▶ _Short exercise_
Reproduce each line of the material below without alteration.

▶ _Records supplied_

>> BEGIN

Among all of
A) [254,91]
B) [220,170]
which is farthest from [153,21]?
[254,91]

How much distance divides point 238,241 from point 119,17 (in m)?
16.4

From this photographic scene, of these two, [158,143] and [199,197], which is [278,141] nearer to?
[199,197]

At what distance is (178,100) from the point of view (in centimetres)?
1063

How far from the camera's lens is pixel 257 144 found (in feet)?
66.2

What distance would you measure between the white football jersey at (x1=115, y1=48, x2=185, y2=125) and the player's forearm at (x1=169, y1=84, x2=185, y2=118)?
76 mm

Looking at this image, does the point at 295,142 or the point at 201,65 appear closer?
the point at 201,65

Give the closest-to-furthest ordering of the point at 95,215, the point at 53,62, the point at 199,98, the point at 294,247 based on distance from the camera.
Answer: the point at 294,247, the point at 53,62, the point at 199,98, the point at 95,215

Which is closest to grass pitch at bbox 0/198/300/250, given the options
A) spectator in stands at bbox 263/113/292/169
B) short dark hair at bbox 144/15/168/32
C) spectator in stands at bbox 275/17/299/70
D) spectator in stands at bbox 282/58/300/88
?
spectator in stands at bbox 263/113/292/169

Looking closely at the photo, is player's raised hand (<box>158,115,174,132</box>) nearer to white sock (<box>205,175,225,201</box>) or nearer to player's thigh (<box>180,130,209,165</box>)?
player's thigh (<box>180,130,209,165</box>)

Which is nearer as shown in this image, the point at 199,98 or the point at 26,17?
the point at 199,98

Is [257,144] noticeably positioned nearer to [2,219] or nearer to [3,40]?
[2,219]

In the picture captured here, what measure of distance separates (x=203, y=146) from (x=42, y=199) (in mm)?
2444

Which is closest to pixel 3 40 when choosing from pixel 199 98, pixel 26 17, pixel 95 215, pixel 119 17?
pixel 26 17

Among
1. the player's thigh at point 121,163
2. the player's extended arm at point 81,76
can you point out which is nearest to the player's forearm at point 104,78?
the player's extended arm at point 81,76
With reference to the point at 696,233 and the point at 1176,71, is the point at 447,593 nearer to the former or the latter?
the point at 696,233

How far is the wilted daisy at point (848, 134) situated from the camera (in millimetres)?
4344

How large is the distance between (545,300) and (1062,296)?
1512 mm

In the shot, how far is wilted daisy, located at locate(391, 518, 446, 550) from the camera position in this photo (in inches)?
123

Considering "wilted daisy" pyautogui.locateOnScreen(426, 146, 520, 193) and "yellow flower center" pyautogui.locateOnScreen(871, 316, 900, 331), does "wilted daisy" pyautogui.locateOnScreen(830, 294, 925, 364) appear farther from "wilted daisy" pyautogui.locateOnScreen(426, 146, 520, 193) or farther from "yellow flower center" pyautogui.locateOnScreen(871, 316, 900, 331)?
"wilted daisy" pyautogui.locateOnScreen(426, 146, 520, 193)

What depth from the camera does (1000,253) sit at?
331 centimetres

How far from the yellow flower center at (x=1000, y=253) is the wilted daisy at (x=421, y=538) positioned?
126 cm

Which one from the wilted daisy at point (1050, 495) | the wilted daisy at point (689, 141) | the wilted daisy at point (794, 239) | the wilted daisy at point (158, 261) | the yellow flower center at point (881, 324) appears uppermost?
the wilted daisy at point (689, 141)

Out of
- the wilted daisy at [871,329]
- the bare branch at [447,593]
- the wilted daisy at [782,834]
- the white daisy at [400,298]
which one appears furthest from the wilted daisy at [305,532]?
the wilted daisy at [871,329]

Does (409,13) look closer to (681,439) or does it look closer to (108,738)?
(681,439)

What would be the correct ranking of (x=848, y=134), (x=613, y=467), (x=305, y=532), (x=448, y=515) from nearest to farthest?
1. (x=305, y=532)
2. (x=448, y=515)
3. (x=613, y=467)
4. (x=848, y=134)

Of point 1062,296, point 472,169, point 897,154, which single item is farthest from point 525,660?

>> END

▶ _Completed exercise_
Among all of
A) [254,91]
B) [220,170]
which is farthest from [153,21]?
[254,91]

How much distance divides point 238,241 from point 119,17 (in m)?
16.4

From this photographic scene, of these two, [158,143] and [199,197], which is [278,141] nearer to?
[199,197]

At what distance is (178,100) from the point of view (in centimetres)?
1063

How far from the camera's lens is pixel 257 144 found (in feet)?
66.2

What distance would you measure between the white football jersey at (x1=115, y1=48, x2=185, y2=125) and the player's forearm at (x1=169, y1=84, x2=185, y2=118)?
76 mm

Looking at this image, does the point at 295,142 or the point at 201,65 appear closer?
the point at 201,65

Give the closest-to-furthest ordering of the point at 95,215, the point at 53,62, the point at 199,98, the point at 294,247 based on distance from the camera.
Answer: the point at 294,247, the point at 53,62, the point at 199,98, the point at 95,215

Which is closest to grass pitch at bbox 0/198/300/250, given the options
A) spectator in stands at bbox 263/113/292/169
B) short dark hair at bbox 144/15/168/32
C) spectator in stands at bbox 275/17/299/70
D) spectator in stands at bbox 282/58/300/88
?
spectator in stands at bbox 263/113/292/169

Looking closely at the photo, is player's raised hand (<box>158,115,174,132</box>) nearer to white sock (<box>205,175,225,201</box>) or nearer to player's thigh (<box>180,130,209,165</box>)?
player's thigh (<box>180,130,209,165</box>)

Which is nearer as shown in this image, the point at 199,98 or the point at 26,17?
the point at 199,98

Is [257,144] noticeably positioned nearer to [2,219] or nearer to [3,40]?
[2,219]

In the picture captured here, what measure of distance separates (x=203, y=146) from (x=42, y=199) (in mm)?
2444

Which is closest to pixel 3 40 when choosing from pixel 199 98, pixel 26 17, pixel 95 215, pixel 119 17?
pixel 26 17

Among
1. the player's thigh at point 121,163
2. the player's extended arm at point 81,76
can you point out which is nearest to the player's forearm at point 104,78?
the player's extended arm at point 81,76
With reference to the point at 696,233 and the point at 1176,71, is the point at 447,593 nearer to the former or the latter?
the point at 696,233

How far is the wilted daisy at point (848, 134) situated from the camera (in millimetres)?
4344

How large is the distance between (545,300) and (1062,296)?
1512 mm

In the shot, how far is wilted daisy, located at locate(391, 518, 446, 550) from the camera position in this photo (in inches)?
123

Considering "wilted daisy" pyautogui.locateOnScreen(426, 146, 520, 193) and "yellow flower center" pyautogui.locateOnScreen(871, 316, 900, 331), does "wilted daisy" pyautogui.locateOnScreen(830, 294, 925, 364) appear farther from "wilted daisy" pyautogui.locateOnScreen(426, 146, 520, 193) or farther from "yellow flower center" pyautogui.locateOnScreen(871, 316, 900, 331)?
"wilted daisy" pyautogui.locateOnScreen(426, 146, 520, 193)

What depth from the camera does (1000,253) sit at?
331 centimetres

How far from the yellow flower center at (x=1000, y=253) is the wilted daisy at (x=421, y=538) positioned?
126 cm

Which one from the wilted daisy at point (1050, 495) | the wilted daisy at point (689, 141) | the wilted daisy at point (794, 239) | the wilted daisy at point (158, 261) | the yellow flower center at point (881, 324) appears uppermost?
the wilted daisy at point (689, 141)

Out of
- the wilted daisy at [871,329]
- the bare branch at [447,593]
- the wilted daisy at [782,834]
- the white daisy at [400,298]
which one appears furthest from the wilted daisy at [305,532]?
the wilted daisy at [871,329]

Does (409,13) look closer to (681,439) or does it look closer to (108,738)?
(681,439)

What would be the correct ranking of (x=848, y=134), (x=613, y=467), (x=305, y=532), (x=448, y=515) from nearest to farthest?
1. (x=305, y=532)
2. (x=448, y=515)
3. (x=613, y=467)
4. (x=848, y=134)

Of point 1062,296, point 472,169, point 897,154, which single item is farthest from point 525,660?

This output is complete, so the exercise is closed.